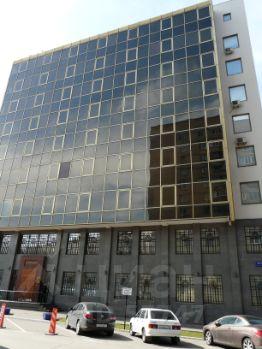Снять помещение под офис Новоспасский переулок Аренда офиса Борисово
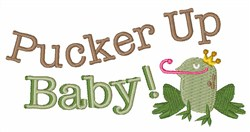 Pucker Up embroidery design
...
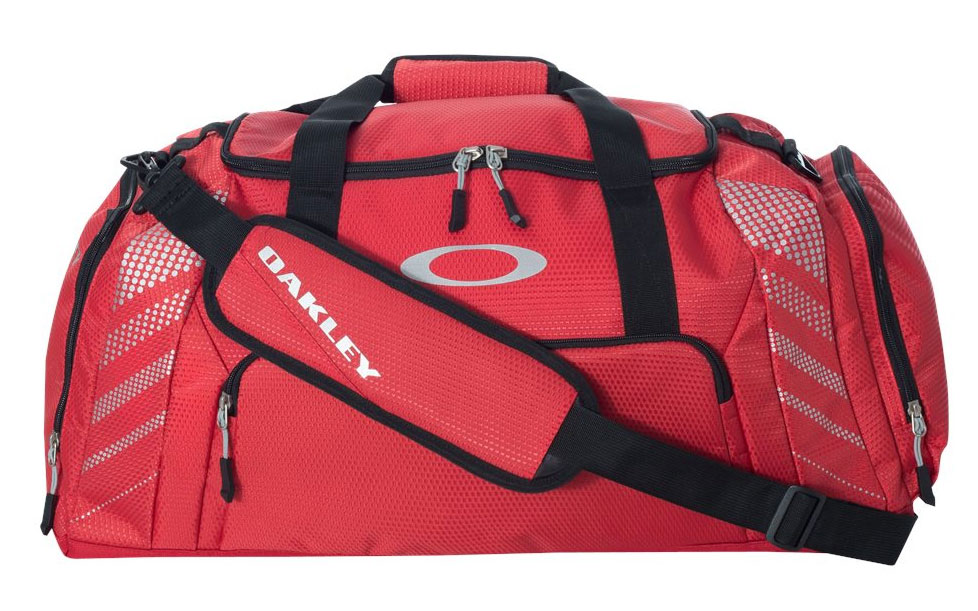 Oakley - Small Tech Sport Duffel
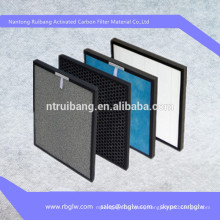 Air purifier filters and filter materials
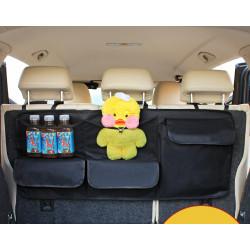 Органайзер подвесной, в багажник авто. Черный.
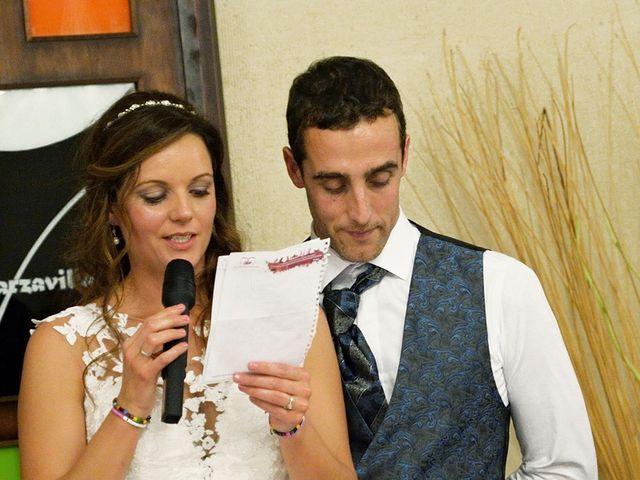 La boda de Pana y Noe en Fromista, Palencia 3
---
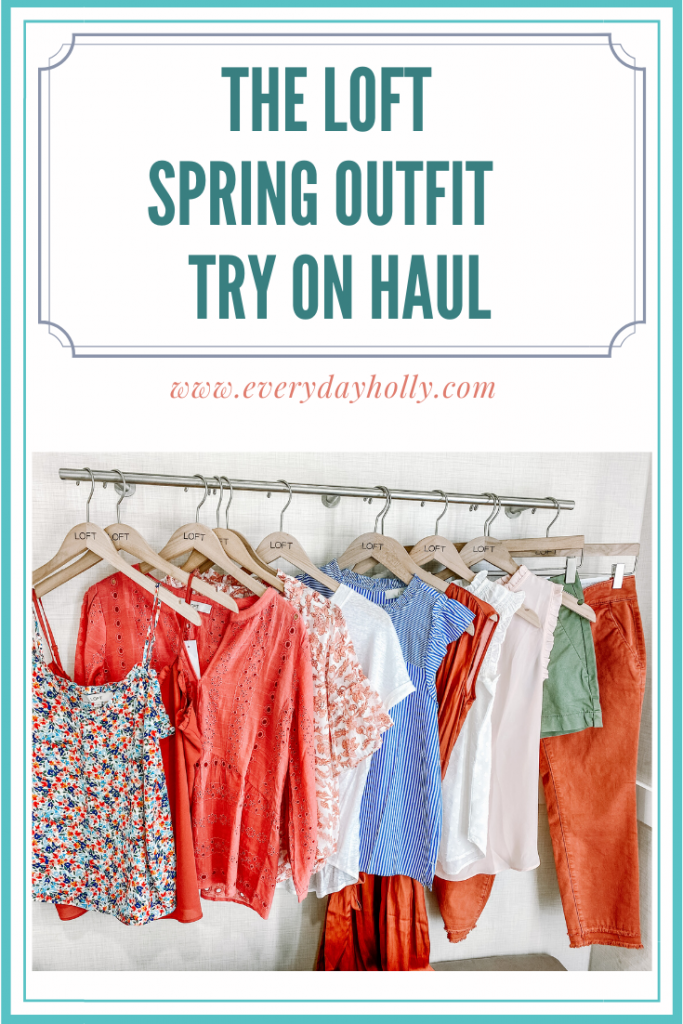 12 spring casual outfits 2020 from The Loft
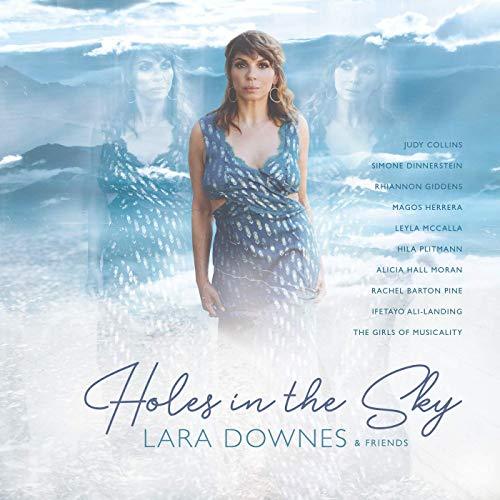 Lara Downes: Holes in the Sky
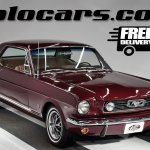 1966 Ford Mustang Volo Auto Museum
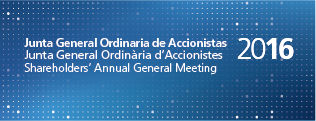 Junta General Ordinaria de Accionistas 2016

• [Exercise instructions]: Reproduce the listing above from the line that holds "Снять помещение под" through the line that holds "Pucker Up embroidery design", both included, with the pictures left out.

• [Answer area]:
Снять помещение под офис Новоспасский переулок Аренда офиса Борисово
 Pucker Up embroidery design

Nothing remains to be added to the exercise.